一种用于确定无人车的驾驶行为的方法和装置。方法的一具体实施方式包括:获取预定时间段之内附有时序信息的视频帧序列(210);将视频帧序列输入端到端驾驶行为模型,得到从端到端驾驶行为模型输出的驾驶行为指令序列(220)。该实施方式中输入的视频帧序列能够让端到端驾驶行为模型捕捉到连续变化的环境信息,驾驶行为指令序列可以保证驾驶行为的连续性,并且可以满足一段时间内的驾驶需求,不用高频率输出指令,大大节省了计算资源,也使得该方法在计算能力较弱的设备上,可以正常运行。

Description

用于确定无人车的驾驶行为的方法和装置
本专利申请要求于2017年9月5日提交的、申请号为201710790586.X、申请人为百度在线网络技术(北京)有限公司、发明名称为“用于确定无人车的驾驶行为的方法和装置”的中国专利申请的优先权,该申请的全文以引用的方式并入本申请中。
技术领域
本申请涉及计算机技术领域,具体涉及计算机网络技术领域,尤其涉及用于确定无人车的驾驶行为的方法和装置。
背景技术
在无人驾驶系统中,需要通过图像传感器采集无人驾驶汽车周围的图像,以便确定无人驾驶汽车所处的环境。
目前,在根据图像传感器的输入确定无人车的驾驶行为时,通常采用预先构建的映射模型来实现。这里的映射模型,可以输入单帧的静态图片作为映射模型看到的内容,可以输出对应单帧的静态图片的方向盘角度(或者拐弯半径的倒数)。
然而,目前的根据图像传感器的输入确定无人车的驾驶行为的方案中,由于输入为单帧静态图片,因此无法区分出周围环境的静态内容和动态内容,又由于单帧静态图片无法感知无人车自身的状态,因此无法结合无人车自身的状态进行有效的预测,同时,由于输出为单个的方向盘角度,为对应单帧的静态图片所描述的环境的瞬时应激结果,无法实现路径规划等复杂的动作。
发明内容
本申请的目的在于提出一种改进的用于确定无人车的驾驶行为的方法和装置,来解决以上背景技术部分提到的技术问题。
第一方面,本申请实施例提供了一种用于确定无人车的驾驶行为的方法,方法包括:获取预定时间段之内附有时序信息的视频帧序列;将视频帧序列输入端到端驾驶行为模型,得到从端到端驾驶行为模型输出的驾驶行为指令序列。

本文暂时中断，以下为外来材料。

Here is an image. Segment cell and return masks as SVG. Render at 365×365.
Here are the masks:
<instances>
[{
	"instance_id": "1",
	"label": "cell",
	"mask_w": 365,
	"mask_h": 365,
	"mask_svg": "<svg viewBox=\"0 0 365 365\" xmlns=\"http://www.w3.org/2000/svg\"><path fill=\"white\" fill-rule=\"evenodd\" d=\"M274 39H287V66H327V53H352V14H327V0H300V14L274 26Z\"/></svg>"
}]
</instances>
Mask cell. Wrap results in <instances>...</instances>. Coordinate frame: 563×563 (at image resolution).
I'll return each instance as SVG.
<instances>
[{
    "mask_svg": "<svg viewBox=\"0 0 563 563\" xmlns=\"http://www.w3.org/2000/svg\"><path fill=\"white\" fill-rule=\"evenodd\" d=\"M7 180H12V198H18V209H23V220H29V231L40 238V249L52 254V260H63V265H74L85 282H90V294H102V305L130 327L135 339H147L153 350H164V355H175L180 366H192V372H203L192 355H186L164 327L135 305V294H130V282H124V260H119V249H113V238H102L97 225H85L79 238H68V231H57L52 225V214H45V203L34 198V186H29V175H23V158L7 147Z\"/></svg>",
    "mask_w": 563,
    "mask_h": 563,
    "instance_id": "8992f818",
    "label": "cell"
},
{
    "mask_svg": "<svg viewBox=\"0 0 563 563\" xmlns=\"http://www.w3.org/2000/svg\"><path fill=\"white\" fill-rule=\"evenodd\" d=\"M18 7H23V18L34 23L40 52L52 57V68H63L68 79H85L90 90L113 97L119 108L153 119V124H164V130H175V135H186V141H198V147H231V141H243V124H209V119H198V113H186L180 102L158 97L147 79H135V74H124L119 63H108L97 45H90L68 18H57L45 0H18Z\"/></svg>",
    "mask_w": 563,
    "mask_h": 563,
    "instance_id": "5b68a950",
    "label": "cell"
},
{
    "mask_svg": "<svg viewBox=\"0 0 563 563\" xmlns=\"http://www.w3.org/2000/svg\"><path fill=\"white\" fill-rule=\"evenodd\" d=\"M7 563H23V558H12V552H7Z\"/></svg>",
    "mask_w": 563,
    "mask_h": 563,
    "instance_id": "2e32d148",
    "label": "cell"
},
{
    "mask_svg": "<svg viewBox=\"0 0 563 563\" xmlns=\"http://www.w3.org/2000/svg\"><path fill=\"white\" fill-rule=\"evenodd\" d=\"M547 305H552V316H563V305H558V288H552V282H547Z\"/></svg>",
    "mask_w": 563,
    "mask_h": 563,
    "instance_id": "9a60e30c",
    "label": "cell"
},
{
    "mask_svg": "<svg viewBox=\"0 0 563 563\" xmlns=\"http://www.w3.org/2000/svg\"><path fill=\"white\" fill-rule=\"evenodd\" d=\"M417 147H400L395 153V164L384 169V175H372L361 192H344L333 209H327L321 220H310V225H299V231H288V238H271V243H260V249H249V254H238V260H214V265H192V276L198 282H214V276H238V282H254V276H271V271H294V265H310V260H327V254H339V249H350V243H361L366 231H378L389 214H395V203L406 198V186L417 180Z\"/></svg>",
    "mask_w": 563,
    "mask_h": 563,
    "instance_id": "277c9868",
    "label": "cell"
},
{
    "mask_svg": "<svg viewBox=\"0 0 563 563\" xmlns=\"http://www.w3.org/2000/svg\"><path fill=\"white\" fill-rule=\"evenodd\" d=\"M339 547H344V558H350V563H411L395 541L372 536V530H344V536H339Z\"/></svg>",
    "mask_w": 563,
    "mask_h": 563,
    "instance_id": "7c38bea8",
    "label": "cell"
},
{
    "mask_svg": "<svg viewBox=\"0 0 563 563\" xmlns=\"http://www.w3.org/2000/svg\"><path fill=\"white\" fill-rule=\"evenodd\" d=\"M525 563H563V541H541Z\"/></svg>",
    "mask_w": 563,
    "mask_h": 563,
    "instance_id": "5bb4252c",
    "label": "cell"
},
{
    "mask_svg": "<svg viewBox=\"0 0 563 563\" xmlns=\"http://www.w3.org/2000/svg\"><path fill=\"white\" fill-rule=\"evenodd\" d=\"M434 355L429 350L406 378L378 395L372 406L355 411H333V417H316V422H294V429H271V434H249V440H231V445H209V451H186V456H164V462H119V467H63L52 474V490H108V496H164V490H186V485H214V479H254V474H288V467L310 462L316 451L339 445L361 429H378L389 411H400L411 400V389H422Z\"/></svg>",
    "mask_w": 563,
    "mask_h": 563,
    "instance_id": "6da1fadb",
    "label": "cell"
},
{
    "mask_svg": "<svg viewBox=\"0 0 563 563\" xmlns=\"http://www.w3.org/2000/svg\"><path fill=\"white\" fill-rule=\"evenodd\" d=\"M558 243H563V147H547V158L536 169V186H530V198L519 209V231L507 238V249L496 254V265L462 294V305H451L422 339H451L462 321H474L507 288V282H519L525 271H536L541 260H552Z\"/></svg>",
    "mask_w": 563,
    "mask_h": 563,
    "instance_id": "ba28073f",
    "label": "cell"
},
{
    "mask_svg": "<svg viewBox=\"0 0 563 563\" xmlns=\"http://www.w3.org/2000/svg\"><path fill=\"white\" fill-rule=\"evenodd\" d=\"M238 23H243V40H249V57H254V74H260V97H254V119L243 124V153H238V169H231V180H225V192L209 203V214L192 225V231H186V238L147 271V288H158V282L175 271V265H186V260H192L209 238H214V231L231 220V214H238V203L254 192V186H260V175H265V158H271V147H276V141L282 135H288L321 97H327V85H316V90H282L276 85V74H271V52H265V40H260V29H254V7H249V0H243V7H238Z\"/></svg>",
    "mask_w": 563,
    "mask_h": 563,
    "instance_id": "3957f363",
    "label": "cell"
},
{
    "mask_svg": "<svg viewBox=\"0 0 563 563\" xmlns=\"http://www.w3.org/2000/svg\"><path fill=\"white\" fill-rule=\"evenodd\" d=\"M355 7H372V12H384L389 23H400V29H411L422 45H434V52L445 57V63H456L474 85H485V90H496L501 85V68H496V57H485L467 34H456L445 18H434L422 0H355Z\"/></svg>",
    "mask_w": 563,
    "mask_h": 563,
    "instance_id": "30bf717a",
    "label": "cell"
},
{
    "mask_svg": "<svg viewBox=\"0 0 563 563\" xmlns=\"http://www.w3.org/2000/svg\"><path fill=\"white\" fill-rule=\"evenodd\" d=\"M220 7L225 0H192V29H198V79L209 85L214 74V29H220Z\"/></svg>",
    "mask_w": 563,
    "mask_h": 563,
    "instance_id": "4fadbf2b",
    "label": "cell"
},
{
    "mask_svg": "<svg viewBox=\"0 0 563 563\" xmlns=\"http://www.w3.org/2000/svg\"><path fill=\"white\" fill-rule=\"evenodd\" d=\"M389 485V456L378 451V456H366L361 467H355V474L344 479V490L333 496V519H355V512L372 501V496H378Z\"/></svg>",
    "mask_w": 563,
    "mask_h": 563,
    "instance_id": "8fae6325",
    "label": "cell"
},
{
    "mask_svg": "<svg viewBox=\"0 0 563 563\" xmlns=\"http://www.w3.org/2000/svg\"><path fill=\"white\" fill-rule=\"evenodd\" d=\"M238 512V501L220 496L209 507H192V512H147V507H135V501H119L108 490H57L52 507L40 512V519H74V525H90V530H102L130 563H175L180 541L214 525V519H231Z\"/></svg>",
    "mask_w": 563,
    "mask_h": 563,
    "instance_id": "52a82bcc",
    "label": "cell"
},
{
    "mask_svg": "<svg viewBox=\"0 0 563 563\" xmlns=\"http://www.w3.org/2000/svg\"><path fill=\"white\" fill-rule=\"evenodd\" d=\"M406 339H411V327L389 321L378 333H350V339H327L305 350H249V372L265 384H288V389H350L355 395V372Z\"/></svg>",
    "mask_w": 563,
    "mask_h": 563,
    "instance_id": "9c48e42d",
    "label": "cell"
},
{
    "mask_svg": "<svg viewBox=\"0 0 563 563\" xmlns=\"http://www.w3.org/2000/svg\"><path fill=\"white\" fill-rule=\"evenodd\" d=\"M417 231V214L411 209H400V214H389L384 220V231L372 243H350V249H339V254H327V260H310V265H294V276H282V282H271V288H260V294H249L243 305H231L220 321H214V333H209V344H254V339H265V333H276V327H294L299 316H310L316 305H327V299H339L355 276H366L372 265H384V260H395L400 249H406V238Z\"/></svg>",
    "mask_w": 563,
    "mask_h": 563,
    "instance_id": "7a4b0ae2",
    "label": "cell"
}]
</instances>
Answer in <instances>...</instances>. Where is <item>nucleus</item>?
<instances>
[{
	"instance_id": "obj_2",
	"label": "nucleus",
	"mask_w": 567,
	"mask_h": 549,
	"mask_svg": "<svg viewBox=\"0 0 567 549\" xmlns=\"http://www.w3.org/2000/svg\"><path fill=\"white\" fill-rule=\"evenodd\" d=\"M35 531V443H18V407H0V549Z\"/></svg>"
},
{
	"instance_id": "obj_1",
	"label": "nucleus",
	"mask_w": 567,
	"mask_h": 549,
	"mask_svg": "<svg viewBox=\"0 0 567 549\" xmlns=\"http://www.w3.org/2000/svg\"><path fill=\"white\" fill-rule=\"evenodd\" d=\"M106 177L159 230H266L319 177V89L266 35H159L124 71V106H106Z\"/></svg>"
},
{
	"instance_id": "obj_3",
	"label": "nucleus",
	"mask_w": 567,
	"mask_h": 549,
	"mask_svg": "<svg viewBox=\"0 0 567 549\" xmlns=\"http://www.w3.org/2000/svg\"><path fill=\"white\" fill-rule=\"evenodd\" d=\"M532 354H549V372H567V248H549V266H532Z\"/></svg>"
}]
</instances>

在一些实施例中,将视频帧序列输入端到端驾驶行为模型,得到从端到端驾驶行为模型输出的驾驶行为指令序列包括:驾驶行为模型采用RNN模型实现;或驾驶行为模型采用CNN模型和LSTM模型架构合成。
在一些实施例中,当驾驶行为模型采用CNN模型和LSTM模型架构合成时,将视频帧序列输入端到端驾驶行为模型,得到从端到端驾驶行为模型输出的驾驶行为指令序列还包括:基于CNN模型,提取视频帧序列中各个视频帧的特征;根据时序信息,将各个视频帧的特征输入LSTM模型,得到LSTM模型输出的上下文向量;采用LSTM模型,解码上下文向量,得到驾驶行为指令序列。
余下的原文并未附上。